Last week, the Ways and Means Select Revenue Subcommittee held a hearing that sought to counter the momentum building within the Administration and in the press to tax pass-through businesses to pay for corporate-only tax reform.
Robert Carroll of Ernst and Young was one of the witnesses. As you’ll recall, S-CORP has asked Carroll to author a study on the economic importance of pass-through businesses and what impact corporate-only reform might have on them. His testimony last week touched on those themes and provided us with a nice preview of the study to come - including the news that pass-through firms employ more than half of all private sector workers.
Chairman Pat Tiberi (R-OH) set the tone of the hearing in his opening remarks:
“Reforming corporate taxes means only reforming roughly ten percent of federal revenues. That’s not comprehensive tax reform. Many small businesses pay taxes as under the individual income tax rates, as pass-through entities. The last thing we want to do as a part of tax reform is create a situation where we are putting small businesses at a competitive disadvantage. I fear leaving them out of tax reform will do just that.”
Carroll went further, noting that if the goal is to make American businesses more competitive, Congress should move everybody towards the flow-through structure and not away from it. As Bob stated, the corporate structure “creates a tax bias toward debt financing, with the result that companies can become overleveraged.
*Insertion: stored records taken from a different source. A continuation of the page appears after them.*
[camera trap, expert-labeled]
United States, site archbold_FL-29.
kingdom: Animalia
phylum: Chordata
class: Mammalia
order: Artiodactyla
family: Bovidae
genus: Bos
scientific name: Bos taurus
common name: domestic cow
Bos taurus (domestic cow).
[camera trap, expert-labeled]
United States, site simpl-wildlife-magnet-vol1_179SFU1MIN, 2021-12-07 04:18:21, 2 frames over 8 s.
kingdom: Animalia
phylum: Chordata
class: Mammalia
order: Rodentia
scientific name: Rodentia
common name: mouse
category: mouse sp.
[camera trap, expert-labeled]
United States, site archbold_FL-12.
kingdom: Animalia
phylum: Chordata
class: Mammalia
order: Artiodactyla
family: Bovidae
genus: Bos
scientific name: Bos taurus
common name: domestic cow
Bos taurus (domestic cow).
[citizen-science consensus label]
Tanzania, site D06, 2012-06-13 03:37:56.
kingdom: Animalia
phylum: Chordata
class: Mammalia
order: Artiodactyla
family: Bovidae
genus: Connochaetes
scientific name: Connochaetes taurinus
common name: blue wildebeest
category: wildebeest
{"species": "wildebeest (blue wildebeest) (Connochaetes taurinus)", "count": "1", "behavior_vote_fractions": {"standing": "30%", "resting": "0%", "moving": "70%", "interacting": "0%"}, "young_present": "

It also raises the cost of capital for businesses, and results in misallocation of capital throughout the economy.”
Alternatively, another witness — Donald Marron from the Tax Policy Center — appeared to endorse taxing flow-throughs to pay for corporate reform:
“Such revenue-neutral reforms could increase the tax burden on pass-throughs since they would lose the tax preferences, but not benefit from the rate reduction. On the other hand, such reforms would reduce the tax burden on corporations, since the benefit of the rate reduction would be larger than the loss of corporate tax preferences. Such changes raise important questions about the distribution of the tax burden among different types of businesses. One potential benefit of such reform is that it would reduce the disparity in tax treatment between pass-throughs and C corporations.”
This is exactly the approach the Obama Administration appears to be considering and the threat we are preparing for. Reforming the tax code by taking firms taxed under the more efficient approach (pass through) and making them pay under the less efficient approach (corporate) does not make American business more competitive. It might be good for a handful of large public corporations, but not for jobs and the economy as a whole.
Fortunately, this line of reasoning was in the minority on Thursday. Even Marron pointed out during questioning that moving towards a single layer of tax was the better approach. Instead, the two major themes that emerged from the hearing were: 1) reform that moves pass-throughs into the C corporation structure moves us in the wrong direction, and 2) reform that ignores pass-throughs or that increases their tax burden to pay for corporate-only rate reduction is not likely to be workable.
You can watch the hearing here as well as read all the submitted testimony. And be on the lookout for Robert Carroll’s study. We’re confident it’s going to add a valuable perspective for policymakers to consider in this debate and those that follow.
The Importance of Choice
Another important point made by Robert Carroll during the hearing was the economic advantage of offering entrepreneurs a choice of business structures when they organize their firm. This is the flip side of the argument that all businesses should be forced to organize under a single business form in pursuit of simplifying tax enforcement. This “one size fits all” approach might make the IRS’s job easier, but what about the people risking their capital and hiring all of those workers? What approach helps them? As Carroll observed:
“One of the distinguishing features of the US business tax system is do we afford companies with different choices on how to organize themselves. I have always thought of that as a virtue. It allows companies the make the choice that best fits and suits their capital requirements and their management needs. It is probably one of the many distinguishing features of the US economy in comparison to our major trading partners that, that flexibility, probably adds to the dynamism of the US economy.”
This is another aspect that we have asked Carroll to look into as part of his study on pass-through firms. We’re looking forward to a more detailed exploration of this perspective.